D=4 Chiral String Compactifications from Intersecting Branes

TL;DR

This paper constructs four-dimensional chiral gauge theories from intersecting D-branes on complex compact spaces, analyzing their consistency, anomaly cancellation, and potential for realistic particle physics models.

Contribution

It introduces explicit non-supersymmetric D-brane configurations on T^{2n} x R^{2(3-n)}/Z_N that yield chiral gauge theories with three generations, including anomaly cancellation mechanisms.

Findings

Constructed explicit SU(3) x SU(2) x U(1) models with three generations.

Analyzed RR tadpole and anomaly cancellation conditions.

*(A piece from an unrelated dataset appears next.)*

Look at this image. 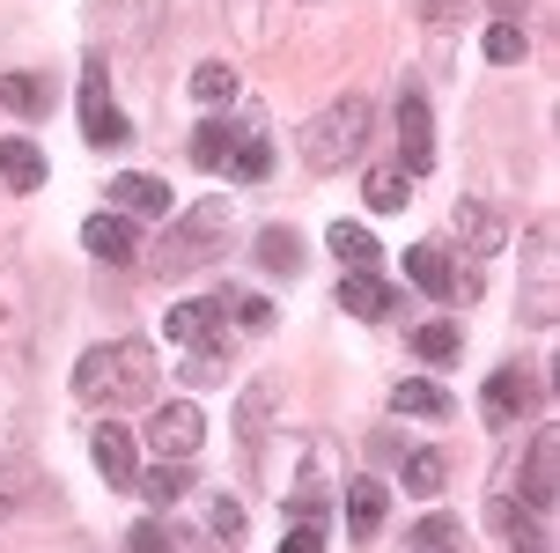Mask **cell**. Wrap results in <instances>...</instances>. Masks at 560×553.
I'll list each match as a JSON object with an SVG mask.
<instances>
[{"label":"cell","mask_w":560,"mask_h":553,"mask_svg":"<svg viewBox=\"0 0 560 553\" xmlns=\"http://www.w3.org/2000/svg\"><path fill=\"white\" fill-rule=\"evenodd\" d=\"M126 553H170L163 525H140V531H133V546H126Z\"/></svg>","instance_id":"39"},{"label":"cell","mask_w":560,"mask_h":553,"mask_svg":"<svg viewBox=\"0 0 560 553\" xmlns=\"http://www.w3.org/2000/svg\"><path fill=\"white\" fill-rule=\"evenodd\" d=\"M82 251H89V258H104V266H133V251H140L133 215H89L82 221Z\"/></svg>","instance_id":"10"},{"label":"cell","mask_w":560,"mask_h":553,"mask_svg":"<svg viewBox=\"0 0 560 553\" xmlns=\"http://www.w3.org/2000/svg\"><path fill=\"white\" fill-rule=\"evenodd\" d=\"M229 148H236V134H229L222 118H207V126L192 134V163L199 170H229Z\"/></svg>","instance_id":"27"},{"label":"cell","mask_w":560,"mask_h":553,"mask_svg":"<svg viewBox=\"0 0 560 553\" xmlns=\"http://www.w3.org/2000/svg\"><path fill=\"white\" fill-rule=\"evenodd\" d=\"M133 487L148 502H155V509H170V502L185 495V465H155V472H133Z\"/></svg>","instance_id":"30"},{"label":"cell","mask_w":560,"mask_h":553,"mask_svg":"<svg viewBox=\"0 0 560 553\" xmlns=\"http://www.w3.org/2000/svg\"><path fill=\"white\" fill-rule=\"evenodd\" d=\"M339 495H347V525L354 531L384 525V487H376V480H339Z\"/></svg>","instance_id":"22"},{"label":"cell","mask_w":560,"mask_h":553,"mask_svg":"<svg viewBox=\"0 0 560 553\" xmlns=\"http://www.w3.org/2000/svg\"><path fill=\"white\" fill-rule=\"evenodd\" d=\"M413 8H420V23L435 30V37H443V30H457V23H465V0H413Z\"/></svg>","instance_id":"34"},{"label":"cell","mask_w":560,"mask_h":553,"mask_svg":"<svg viewBox=\"0 0 560 553\" xmlns=\"http://www.w3.org/2000/svg\"><path fill=\"white\" fill-rule=\"evenodd\" d=\"M362 199L376 207V215H406V199H413V177L398 163H384V170H369L362 177Z\"/></svg>","instance_id":"16"},{"label":"cell","mask_w":560,"mask_h":553,"mask_svg":"<svg viewBox=\"0 0 560 553\" xmlns=\"http://www.w3.org/2000/svg\"><path fill=\"white\" fill-rule=\"evenodd\" d=\"M457 347H465L457 318H435V325H420V332H413V355H420V361H457Z\"/></svg>","instance_id":"25"},{"label":"cell","mask_w":560,"mask_h":553,"mask_svg":"<svg viewBox=\"0 0 560 553\" xmlns=\"http://www.w3.org/2000/svg\"><path fill=\"white\" fill-rule=\"evenodd\" d=\"M96 8H112V30L118 37H148L155 15H163V0H96Z\"/></svg>","instance_id":"26"},{"label":"cell","mask_w":560,"mask_h":553,"mask_svg":"<svg viewBox=\"0 0 560 553\" xmlns=\"http://www.w3.org/2000/svg\"><path fill=\"white\" fill-rule=\"evenodd\" d=\"M229 221H236V199H207V207H192L185 221H170V237H163V266H170V274L199 266V258H207V251L229 237Z\"/></svg>","instance_id":"3"},{"label":"cell","mask_w":560,"mask_h":553,"mask_svg":"<svg viewBox=\"0 0 560 553\" xmlns=\"http://www.w3.org/2000/svg\"><path fill=\"white\" fill-rule=\"evenodd\" d=\"M273 399H280V391H273V384H258V391H252V399H244V428H252V436H258V420L273 414Z\"/></svg>","instance_id":"37"},{"label":"cell","mask_w":560,"mask_h":553,"mask_svg":"<svg viewBox=\"0 0 560 553\" xmlns=\"http://www.w3.org/2000/svg\"><path fill=\"white\" fill-rule=\"evenodd\" d=\"M450 221H457V237H472V251H494V244H502V221L479 215L472 199H457V215H450Z\"/></svg>","instance_id":"29"},{"label":"cell","mask_w":560,"mask_h":553,"mask_svg":"<svg viewBox=\"0 0 560 553\" xmlns=\"http://www.w3.org/2000/svg\"><path fill=\"white\" fill-rule=\"evenodd\" d=\"M192 96H199L207 111L236 104V67H229V59H207V67H192Z\"/></svg>","instance_id":"23"},{"label":"cell","mask_w":560,"mask_h":553,"mask_svg":"<svg viewBox=\"0 0 560 553\" xmlns=\"http://www.w3.org/2000/svg\"><path fill=\"white\" fill-rule=\"evenodd\" d=\"M229 170H236L244 185H258V177L273 170V148H266V140H258V134H244V140H236V148H229Z\"/></svg>","instance_id":"28"},{"label":"cell","mask_w":560,"mask_h":553,"mask_svg":"<svg viewBox=\"0 0 560 553\" xmlns=\"http://www.w3.org/2000/svg\"><path fill=\"white\" fill-rule=\"evenodd\" d=\"M398 170H406V177L435 170V118H428V96H420V89L398 96Z\"/></svg>","instance_id":"6"},{"label":"cell","mask_w":560,"mask_h":553,"mask_svg":"<svg viewBox=\"0 0 560 553\" xmlns=\"http://www.w3.org/2000/svg\"><path fill=\"white\" fill-rule=\"evenodd\" d=\"M392 414H413V420H443L450 414V399L435 384H428V377H398L392 384Z\"/></svg>","instance_id":"19"},{"label":"cell","mask_w":560,"mask_h":553,"mask_svg":"<svg viewBox=\"0 0 560 553\" xmlns=\"http://www.w3.org/2000/svg\"><path fill=\"white\" fill-rule=\"evenodd\" d=\"M450 546H465V525L443 517V509H435V517H420V525L406 531V553H450Z\"/></svg>","instance_id":"21"},{"label":"cell","mask_w":560,"mask_h":553,"mask_svg":"<svg viewBox=\"0 0 560 553\" xmlns=\"http://www.w3.org/2000/svg\"><path fill=\"white\" fill-rule=\"evenodd\" d=\"M406 280L428 288V296H450V258L435 244H413V251H406Z\"/></svg>","instance_id":"24"},{"label":"cell","mask_w":560,"mask_h":553,"mask_svg":"<svg viewBox=\"0 0 560 553\" xmlns=\"http://www.w3.org/2000/svg\"><path fill=\"white\" fill-rule=\"evenodd\" d=\"M89 458H96V472H104L112 487H133V472H140V442H133V428H126L118 414L89 428Z\"/></svg>","instance_id":"7"},{"label":"cell","mask_w":560,"mask_h":553,"mask_svg":"<svg viewBox=\"0 0 560 553\" xmlns=\"http://www.w3.org/2000/svg\"><path fill=\"white\" fill-rule=\"evenodd\" d=\"M214 318H222V303H170L163 332L177 347H199V339H214Z\"/></svg>","instance_id":"18"},{"label":"cell","mask_w":560,"mask_h":553,"mask_svg":"<svg viewBox=\"0 0 560 553\" xmlns=\"http://www.w3.org/2000/svg\"><path fill=\"white\" fill-rule=\"evenodd\" d=\"M325 244H332V258L347 266V274H376V258H384L362 221H332V237H325Z\"/></svg>","instance_id":"15"},{"label":"cell","mask_w":560,"mask_h":553,"mask_svg":"<svg viewBox=\"0 0 560 553\" xmlns=\"http://www.w3.org/2000/svg\"><path fill=\"white\" fill-rule=\"evenodd\" d=\"M509 531H516V553H553V546H546V531H524V525H509Z\"/></svg>","instance_id":"40"},{"label":"cell","mask_w":560,"mask_h":553,"mask_svg":"<svg viewBox=\"0 0 560 553\" xmlns=\"http://www.w3.org/2000/svg\"><path fill=\"white\" fill-rule=\"evenodd\" d=\"M82 134H89V148H126V140H133L126 111H118L112 89H104V59L82 67Z\"/></svg>","instance_id":"4"},{"label":"cell","mask_w":560,"mask_h":553,"mask_svg":"<svg viewBox=\"0 0 560 553\" xmlns=\"http://www.w3.org/2000/svg\"><path fill=\"white\" fill-rule=\"evenodd\" d=\"M524 8H532V0H494V15H502V23H516Z\"/></svg>","instance_id":"41"},{"label":"cell","mask_w":560,"mask_h":553,"mask_svg":"<svg viewBox=\"0 0 560 553\" xmlns=\"http://www.w3.org/2000/svg\"><path fill=\"white\" fill-rule=\"evenodd\" d=\"M524 53H532L524 23H494V30H487V59H494V67H516Z\"/></svg>","instance_id":"31"},{"label":"cell","mask_w":560,"mask_h":553,"mask_svg":"<svg viewBox=\"0 0 560 553\" xmlns=\"http://www.w3.org/2000/svg\"><path fill=\"white\" fill-rule=\"evenodd\" d=\"M148 442L163 450V465H185L199 442H207V414H199L192 399H170V406H155V420H148Z\"/></svg>","instance_id":"5"},{"label":"cell","mask_w":560,"mask_h":553,"mask_svg":"<svg viewBox=\"0 0 560 553\" xmlns=\"http://www.w3.org/2000/svg\"><path fill=\"white\" fill-rule=\"evenodd\" d=\"M362 140H369V96H332L303 126V163L310 170H347L362 155Z\"/></svg>","instance_id":"2"},{"label":"cell","mask_w":560,"mask_h":553,"mask_svg":"<svg viewBox=\"0 0 560 553\" xmlns=\"http://www.w3.org/2000/svg\"><path fill=\"white\" fill-rule=\"evenodd\" d=\"M236 318H244V332H266V325H273V303H258V296H236Z\"/></svg>","instance_id":"38"},{"label":"cell","mask_w":560,"mask_h":553,"mask_svg":"<svg viewBox=\"0 0 560 553\" xmlns=\"http://www.w3.org/2000/svg\"><path fill=\"white\" fill-rule=\"evenodd\" d=\"M258 266H266V274H295V266H303V237L280 229V221H266V229H258Z\"/></svg>","instance_id":"20"},{"label":"cell","mask_w":560,"mask_h":553,"mask_svg":"<svg viewBox=\"0 0 560 553\" xmlns=\"http://www.w3.org/2000/svg\"><path fill=\"white\" fill-rule=\"evenodd\" d=\"M214 539H229V546L244 539V502H236V495H222V502H214Z\"/></svg>","instance_id":"35"},{"label":"cell","mask_w":560,"mask_h":553,"mask_svg":"<svg viewBox=\"0 0 560 553\" xmlns=\"http://www.w3.org/2000/svg\"><path fill=\"white\" fill-rule=\"evenodd\" d=\"M112 199L126 207V215H170V185L163 177H140V170H126V177H112Z\"/></svg>","instance_id":"13"},{"label":"cell","mask_w":560,"mask_h":553,"mask_svg":"<svg viewBox=\"0 0 560 553\" xmlns=\"http://www.w3.org/2000/svg\"><path fill=\"white\" fill-rule=\"evenodd\" d=\"M185 377H192V384H229V355L214 347V339H199L192 361H185Z\"/></svg>","instance_id":"32"},{"label":"cell","mask_w":560,"mask_h":553,"mask_svg":"<svg viewBox=\"0 0 560 553\" xmlns=\"http://www.w3.org/2000/svg\"><path fill=\"white\" fill-rule=\"evenodd\" d=\"M74 399L82 406H140V399H155V347H140V339H112V347H89L74 361Z\"/></svg>","instance_id":"1"},{"label":"cell","mask_w":560,"mask_h":553,"mask_svg":"<svg viewBox=\"0 0 560 553\" xmlns=\"http://www.w3.org/2000/svg\"><path fill=\"white\" fill-rule=\"evenodd\" d=\"M524 318L538 332L560 318V288H553V221H538L532 229V296H524Z\"/></svg>","instance_id":"8"},{"label":"cell","mask_w":560,"mask_h":553,"mask_svg":"<svg viewBox=\"0 0 560 553\" xmlns=\"http://www.w3.org/2000/svg\"><path fill=\"white\" fill-rule=\"evenodd\" d=\"M0 177H8L15 193H37V185H45V155H37V140H23V134L0 140Z\"/></svg>","instance_id":"14"},{"label":"cell","mask_w":560,"mask_h":553,"mask_svg":"<svg viewBox=\"0 0 560 553\" xmlns=\"http://www.w3.org/2000/svg\"><path fill=\"white\" fill-rule=\"evenodd\" d=\"M0 104L15 111V118H45L52 111V82L45 74H0Z\"/></svg>","instance_id":"17"},{"label":"cell","mask_w":560,"mask_h":553,"mask_svg":"<svg viewBox=\"0 0 560 553\" xmlns=\"http://www.w3.org/2000/svg\"><path fill=\"white\" fill-rule=\"evenodd\" d=\"M560 502V436L546 428V436H532V465H524V509L532 517H553Z\"/></svg>","instance_id":"9"},{"label":"cell","mask_w":560,"mask_h":553,"mask_svg":"<svg viewBox=\"0 0 560 553\" xmlns=\"http://www.w3.org/2000/svg\"><path fill=\"white\" fill-rule=\"evenodd\" d=\"M339 310H347V318H392L398 288L376 280V274H339Z\"/></svg>","instance_id":"11"},{"label":"cell","mask_w":560,"mask_h":553,"mask_svg":"<svg viewBox=\"0 0 560 553\" xmlns=\"http://www.w3.org/2000/svg\"><path fill=\"white\" fill-rule=\"evenodd\" d=\"M280 553H325V525H295L280 539Z\"/></svg>","instance_id":"36"},{"label":"cell","mask_w":560,"mask_h":553,"mask_svg":"<svg viewBox=\"0 0 560 553\" xmlns=\"http://www.w3.org/2000/svg\"><path fill=\"white\" fill-rule=\"evenodd\" d=\"M406 487H413V495H435V487H443V458H435V450H413V458H406Z\"/></svg>","instance_id":"33"},{"label":"cell","mask_w":560,"mask_h":553,"mask_svg":"<svg viewBox=\"0 0 560 553\" xmlns=\"http://www.w3.org/2000/svg\"><path fill=\"white\" fill-rule=\"evenodd\" d=\"M538 399H546V384H532L524 369H494V377H487V414L494 420H516L524 406H538Z\"/></svg>","instance_id":"12"}]
</instances>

Discussed stability and tachyon issues in D-brane configurations.

Abstract

Intersecting Dp-branes often give rise to chiral fermions living on their intersections. We study the construction of four-dimensional chiral gauge theories by considering configurations of type II D(3+n)-branes wrapped on non-trivial n-cycles on T^{2n} x(R^{2(3-n)}/Z_N), for n=1,2,3. The gauge theories on the four non-compact dimensions of the brane world-volume are generically chiral and non-supersymmetric. We analyze consistency conditions (RR tadpole cancellation) for these models, and their relation to four-dimensional anomaly cancellation. Cancellation of U(1) gauge anomalies involves a Green-Schwarz mechanism mediated by RR partners of untwisted and/or twisted moduli. This class of models is of potential phenomenological interest, and we construct explicit examples of SU(3) x SU(2) x U(1) three-generation models. The models are non-supersymmetric, but the string scale may be lowered close to the weak scale so that the standard hierarchy problem is avoided. We also comment on the presence of scalar tachyons and possible ways to avoid the associated instabilities. We discuss the existence of (meta)stable configurations of D-branes on 3-cycles in (T^2)^3, free of tachyons for certain ranges of the six-torus moduli.